Loren a accepté pour une raison précise. « Je voulais montrer à d’autres personnes dans des situations similaires qu’on peut encore vivre une vie pleine, même après avoir traversé quelque chose de douloureux et terrible », explique-t-il. Il insiste : « Je pense qu’il est très important de montrer le bon comme le mauvais de la vie avec un handicap. » Pas d’angélisme, pas de misérabilisme. Cette approche rappelle celle de ce chat amputé devenu thérapeute pour des vétérans, ou celle de Flavio, amputé à 17 ans après une méningite foudroyante — des histoires où le handicap ne définit pas l’identité.
Dans l’épisode, les caméras ne cachent rien. On voit comment Loren se déplace, mange, interagit. Mais elles captent aussi un moment de fragilité que le couple redoutait depuis longtemps.
Un corps qui lutte encore au quotidien
Pendant le tournage, Loren faisait face à une infection rénale. Ce n’est pas un événement isolé. Son corps, amputé de ses organes inférieurs et soumis à un fonctionnement physiologique radicalement modifié, est particulièrement vulnérable aux infections à répétition. Chaque épisode infectieux est un combat, et les antibiotiques ne suffisent pas toujours.

Sabia exprime une crainte concrète : elle redoute le jour où Loren deviendra « résistant à tous les antibiotiques ». Si ce seuil est franchi, l’insuffisance rénale guette, avec des conséquences potentiellement fatales. Les signaux d’alerte du corps que la plupart des gens ignorent prennent ici une dimension vitale. Chaque douleur, chaque fièvre doit être prise au sérieux immédiatement.

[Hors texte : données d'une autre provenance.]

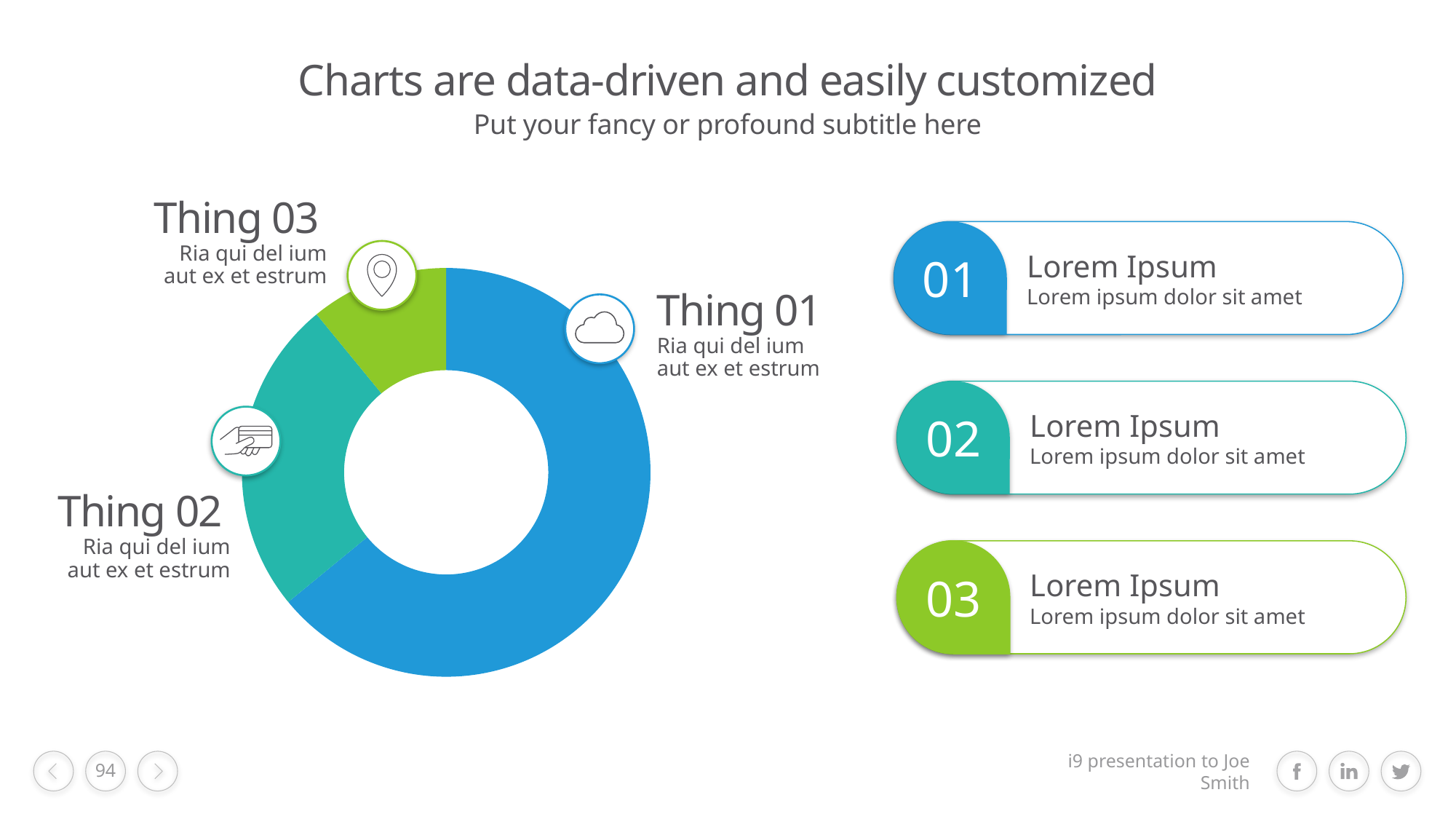
What kind of chart is shown on the slide? Donut chart What colour is the slice for Thing 02? Teal Which slice is larger, Thing 01 or Thing 02? Thing 01 Which slice is larger, Thing 02 or Thing 03? Thing 02 Which category has the smallest slice in the donut chart? Thing 03 Which category has the largest slice in the donut chart? Thing 01 Does Thing 01 take up more or less than half of the donut chart? More How many slices does the donut chart have? 3 What colour is the slice for Thing 03? Green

Malgré tout, Loren garde un objectif en tête : vivre jusqu’à 80 ans. Il a aujourd’hui 25 ans. Cela représente plus d’un demi-siècle à naviguer avec un corps qui ne ressemble à aucun autre, des soins constants et des défis médicaux que peu de médecins ont eu à gérer. Le couple travaille sur « quelques projets pour améliorer son indépendance », sans donner plus de détails.
Ce que son histoire dit de nous
La fascination que suscite Loren Schauers n’est pas morbide. Si des millions de personnes suivent son quotidien, c’est parce qu’il renverse une certitude profondément ancrée : l’idée que le corps détermine ce qu’on peut vivre. Perdre la moitié de son corps à 19 ans, se marier deux ans plus tard, répondre avec calme aux questions les plus intimes, refuser la pitié tout en admettant la douleur — tout cela compose un portrait qui force le respect.
La question sur sa vie sexuelle, celle que tout le monde pose, est en réalité une question sur la vie tout court. Peut-on aimer, désirer, être désiré quand son corps a été réduit de moitié ? La réponse de Loren est sans équivoque. Et c’est peut-être ce qui déstabilise le plus : non pas ce qu’il a perdu, mais tout ce qu’il a gardé. Sa capacité à aimer, à projeter, à espérer. Des qualités que beaucoup de personnes valides ne mobilisent même pas.
Son documentaire One Day in My Body est diffusé sur TLC. Le couple continue de partager son quotidien en ligne, entre moments de joie et alertes médicales. Loren ne demande ni compassion ni admiration. Juste qu’on le regarde comme ce qu’il est : un homme qui vit.